Hon’ble Justice Rekha Palli while deciding this case held that a closure report is not binding on trial courts and the trial courts are expected to apply their independent mind to the material on record. The trial courts have to consider the facts of each case separately and then decide whether to admit or reject the closure reports. The esteemed High Court also held that cognizance of a case should not be taken after filing the closure report without directing the investigating agencies for further investigation. If a court wants to take cognizance of a case after filing the closure report then it must direct the investigating authorities for further investigation in the matter.

Amar Nath Chaubey Vs. Union of India, 2020, Supreme Court

The apex court recently decided in a remarkable case that a closure report cannot be filed just because the investigation could not take place as the informant of the case had not supplied sufficient material to the authorities to investigate. 

The triple bench headed by Justice RF Nariman held that a fair investigation is essential and compliance with Article 14 and Article 21 of the Indian Constitution needs to be done while carrying out an investigation. Filing a closure report only because the informant was unable to supply information related to the crime will be against the principles of a fair investigation. 

The court laid down that the police cannot escape liability merely on the ground that the informant of the case was not able to supply them with adequate material to carry out an investigation. This cannot be taken as an excuse and a closure report on this ground cannot be filed. The police must make efforts to carry out its own investigation and should not solely place reliance on the informant. It was established by this judgment that the police need to follow the above-mentioned points so that the guilty are not spared and the innocent are not harassed.

Conclusion

Closure report under Section 169 of the Code of Criminal Procedure, 1973 is a provision that saves an accused against whom no evidence has been found from unnecessary trouble. It allows the police or the investigating agencies to carry out an investigation and if no material against an accused person is found, to release him.

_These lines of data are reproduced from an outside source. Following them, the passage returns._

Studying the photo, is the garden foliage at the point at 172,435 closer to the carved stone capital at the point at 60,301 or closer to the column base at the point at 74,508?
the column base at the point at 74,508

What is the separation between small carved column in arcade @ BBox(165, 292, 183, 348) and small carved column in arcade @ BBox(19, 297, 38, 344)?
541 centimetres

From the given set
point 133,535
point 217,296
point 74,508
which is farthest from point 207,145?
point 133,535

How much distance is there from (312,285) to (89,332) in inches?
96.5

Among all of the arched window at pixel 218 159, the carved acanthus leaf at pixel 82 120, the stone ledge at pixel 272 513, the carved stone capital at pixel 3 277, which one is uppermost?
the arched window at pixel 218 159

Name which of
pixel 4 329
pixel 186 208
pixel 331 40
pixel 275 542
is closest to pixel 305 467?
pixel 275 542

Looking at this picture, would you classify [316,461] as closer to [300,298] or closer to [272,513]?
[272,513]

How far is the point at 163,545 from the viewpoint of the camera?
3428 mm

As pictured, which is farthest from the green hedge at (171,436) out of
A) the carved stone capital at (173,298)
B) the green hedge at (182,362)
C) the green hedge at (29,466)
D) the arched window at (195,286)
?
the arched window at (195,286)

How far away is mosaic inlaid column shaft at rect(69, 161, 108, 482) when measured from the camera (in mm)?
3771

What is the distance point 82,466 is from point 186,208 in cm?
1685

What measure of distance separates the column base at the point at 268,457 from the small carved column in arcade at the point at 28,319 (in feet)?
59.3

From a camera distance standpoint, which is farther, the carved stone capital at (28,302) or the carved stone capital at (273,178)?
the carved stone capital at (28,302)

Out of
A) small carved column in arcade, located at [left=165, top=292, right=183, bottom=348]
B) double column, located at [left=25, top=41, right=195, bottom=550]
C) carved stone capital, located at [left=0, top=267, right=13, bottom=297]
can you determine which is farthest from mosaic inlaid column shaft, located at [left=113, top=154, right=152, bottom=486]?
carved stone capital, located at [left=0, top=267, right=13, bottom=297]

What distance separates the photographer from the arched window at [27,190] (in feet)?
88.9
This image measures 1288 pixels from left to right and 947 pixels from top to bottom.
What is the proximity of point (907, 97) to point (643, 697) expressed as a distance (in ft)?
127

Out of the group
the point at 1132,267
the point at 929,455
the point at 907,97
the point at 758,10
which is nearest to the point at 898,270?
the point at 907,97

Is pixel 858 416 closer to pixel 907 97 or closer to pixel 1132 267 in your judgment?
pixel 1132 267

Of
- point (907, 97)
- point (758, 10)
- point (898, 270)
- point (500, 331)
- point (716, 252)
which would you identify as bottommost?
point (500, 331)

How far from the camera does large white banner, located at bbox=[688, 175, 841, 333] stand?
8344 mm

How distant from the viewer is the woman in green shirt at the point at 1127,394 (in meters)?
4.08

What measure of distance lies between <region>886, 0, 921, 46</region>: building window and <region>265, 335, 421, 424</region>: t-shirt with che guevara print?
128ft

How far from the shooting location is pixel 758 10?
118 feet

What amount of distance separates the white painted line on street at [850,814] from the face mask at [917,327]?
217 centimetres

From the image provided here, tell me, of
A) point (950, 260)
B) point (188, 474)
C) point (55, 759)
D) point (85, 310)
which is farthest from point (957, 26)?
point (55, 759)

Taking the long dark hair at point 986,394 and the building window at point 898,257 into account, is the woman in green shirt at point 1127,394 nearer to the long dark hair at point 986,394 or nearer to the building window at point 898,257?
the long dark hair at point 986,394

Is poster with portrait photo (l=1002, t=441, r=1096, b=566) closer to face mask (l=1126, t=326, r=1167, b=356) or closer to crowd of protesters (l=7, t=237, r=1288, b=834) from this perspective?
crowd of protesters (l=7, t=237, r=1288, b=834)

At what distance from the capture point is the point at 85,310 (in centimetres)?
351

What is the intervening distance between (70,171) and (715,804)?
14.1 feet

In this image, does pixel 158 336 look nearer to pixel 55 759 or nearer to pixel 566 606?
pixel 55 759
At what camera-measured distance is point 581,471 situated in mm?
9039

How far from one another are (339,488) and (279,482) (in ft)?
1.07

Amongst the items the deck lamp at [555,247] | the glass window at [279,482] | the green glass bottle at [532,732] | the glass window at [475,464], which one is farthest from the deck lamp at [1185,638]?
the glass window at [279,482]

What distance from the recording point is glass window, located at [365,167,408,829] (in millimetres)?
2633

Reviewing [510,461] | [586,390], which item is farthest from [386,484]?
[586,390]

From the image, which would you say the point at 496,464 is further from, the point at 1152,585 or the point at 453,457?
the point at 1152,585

This provision shall however not be misused by the police to escape liability. As discussed earlier, the Hon’ble Courts have held in a number of cases that closure reports must be filed while giving adherence to the principles of fair investigation as given in the Indian Constitution. As it is said that every side has two coins, the same applies to a closure report. While one aspect of a closure report is to save an innocent from unfair prosecution, another is to ensure that careless reports by the police do not result in a possible guilty person being freed. The judiciary has sufficient discretion while examining a closure report. It should apply its own mind while reading a report as the facts and circumstances of every case are quite different. After a thorough examination of the report, the judge should only allow the accused to be released if no case is made out against him. 

The police should also conduct an impartial and fair investigation. The investigating agency should not unnecessarily prolong the custody of an accused. If no material against the accused is found, he shall be released by the police. The Code of Criminal Procedure, 1973 is a well-established statute and its compliance is a sine qua non for fair hearings. A closure report must be used cautiously and fairly.